Passage to read:

---*---

Although they had been urging compliance with N.Y. Educ. Law § 409–f and Regulation § 155.25 since 2003, the plaintiffs began in earnest in 2009 to voice their concerns that some schools in New York State were still out of compliance because they had electrically operated partitions without safety systems. SAC ¶ 48. The plaintiffs assert that they knew in 2009 that the Safe Path Systems that had been installed were not being properly inspected and maintained by the schools that had them. Id.
The plaintiffs allegedly raised their concerns with the New York State Department of Education ("NYSED"). SAC ¶ 52. In February, 2009, when circumstances had not improved, the plaintiffs took their complaints to the offices of New York's Governor and Attorney General, to the office of the Mayor of New York City, and to the Senate and Assembly sponsors of N.Y. Educ. Law 409–f. SAC ¶ 50. The plaintiffs' concerns were referred to Carl Thurnau, the Director of the Office of Facilities Planning for the NYSED. SAC ¶ 51.

---*---

Source material:

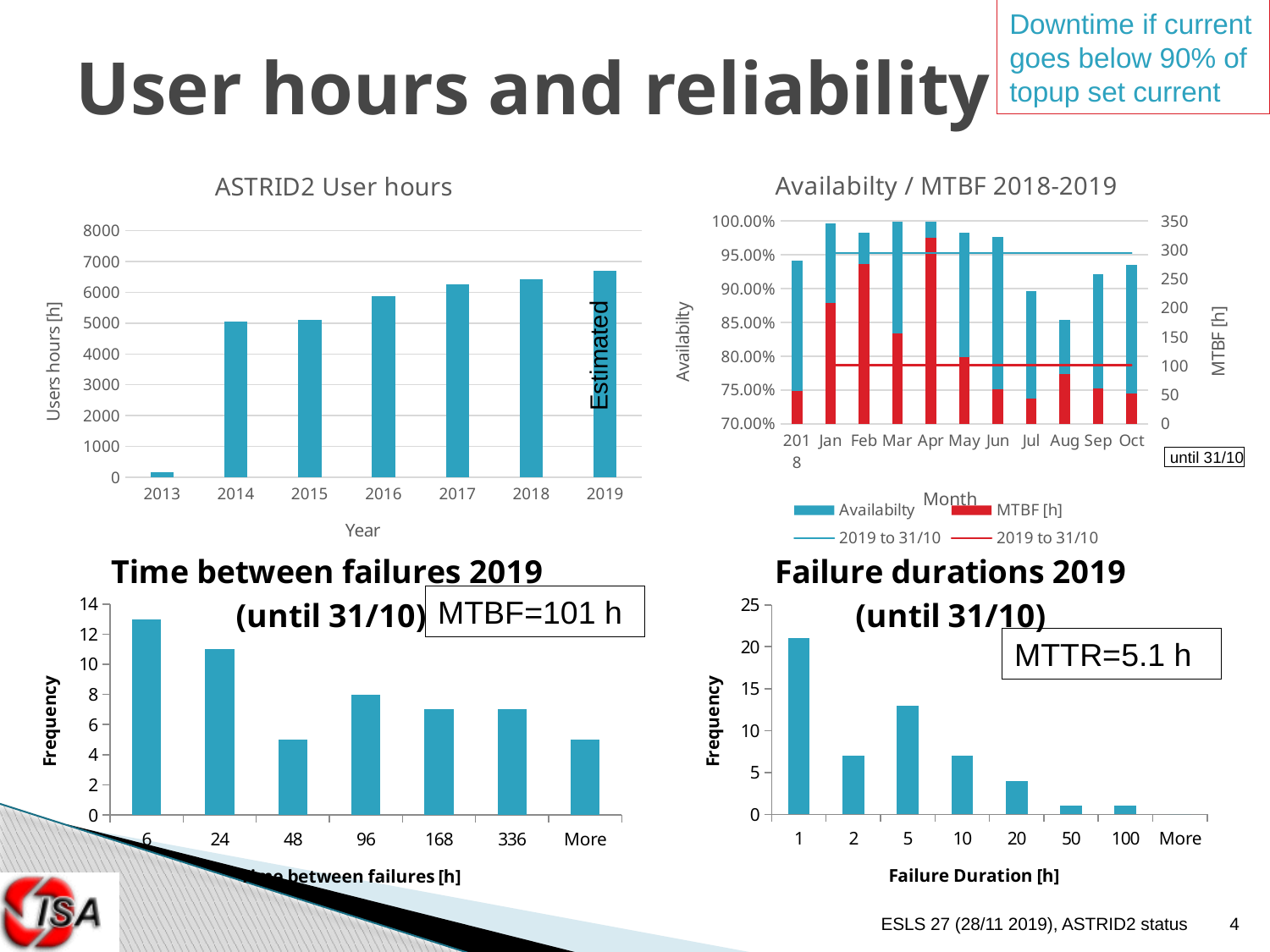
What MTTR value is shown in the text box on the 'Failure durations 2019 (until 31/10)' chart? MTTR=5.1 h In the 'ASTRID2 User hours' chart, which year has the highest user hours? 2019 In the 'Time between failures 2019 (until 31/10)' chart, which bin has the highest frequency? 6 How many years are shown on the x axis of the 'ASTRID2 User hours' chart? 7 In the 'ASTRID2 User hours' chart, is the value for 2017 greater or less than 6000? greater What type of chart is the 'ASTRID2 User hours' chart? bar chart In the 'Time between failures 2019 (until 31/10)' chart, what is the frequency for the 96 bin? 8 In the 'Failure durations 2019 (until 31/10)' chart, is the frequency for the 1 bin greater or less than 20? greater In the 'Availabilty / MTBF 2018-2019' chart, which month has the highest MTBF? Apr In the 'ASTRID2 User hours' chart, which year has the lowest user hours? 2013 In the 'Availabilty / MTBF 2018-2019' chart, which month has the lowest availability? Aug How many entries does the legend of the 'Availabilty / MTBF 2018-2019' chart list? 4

---*---

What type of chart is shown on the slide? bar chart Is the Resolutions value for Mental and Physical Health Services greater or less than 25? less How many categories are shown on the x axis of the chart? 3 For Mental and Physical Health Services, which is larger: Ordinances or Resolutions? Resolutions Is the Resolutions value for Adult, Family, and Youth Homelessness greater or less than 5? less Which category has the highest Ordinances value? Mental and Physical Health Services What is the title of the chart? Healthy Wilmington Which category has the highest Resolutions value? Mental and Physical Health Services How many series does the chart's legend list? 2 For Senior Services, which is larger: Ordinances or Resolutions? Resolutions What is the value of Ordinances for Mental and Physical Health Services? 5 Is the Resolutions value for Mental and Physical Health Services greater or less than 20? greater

---*---

Activity list:
A. In the legal passage about the school partition complaints, who was the Director of the Office of Facilities Planning for the NYSED?
B. Translate this sentence from the legal passage about the school partition complaints into French: "The plaintiffs allegedly raised their concerns with the New York State Department of Education ("NYSED")."
C. Continue the legal passage about the school partition complaints from its final sentence.

Responses:
A. Carl Thurnau

B. Les demandeurs auraient fait part de leurs préoccupations au Département de l'Éducation de l'État de New York (« NYSED »).

C.
The plaintiffs allege that Thurnau was very angry and said: "Compliance with the law is a financial decision on my part .... I am putting you out of business. You are done. You are a rat. I told you to stop poking your nose where it does not belong." SAC ¶ 52.
The plaintiffs allege that Thurnau then conspired with Joseph Van De Loo, the Executive Director of the SFMI, a nonprofit organization founded by Thurnau and Van De Loo, to disseminate information and educate school officials about facilities matters, and with others to use the meetings and newsletters of that organization to harm the plaintiffs' business. SAC ¶ 53. The plaintiffs allege that many other state and local officials joined Thurnau and Van De Loo in conspiring to harm the plaintiffs. SAC ¶ 53.
The plaintiffs allege that, in August 2009, Thurnau changed the official NYSED interpretation of N.Y. Educ. Law § 409–f and Regulation 155.25, allowing "any competent person" to work on Safe Path Systems instead of solely the manufacturer's authorized and trained...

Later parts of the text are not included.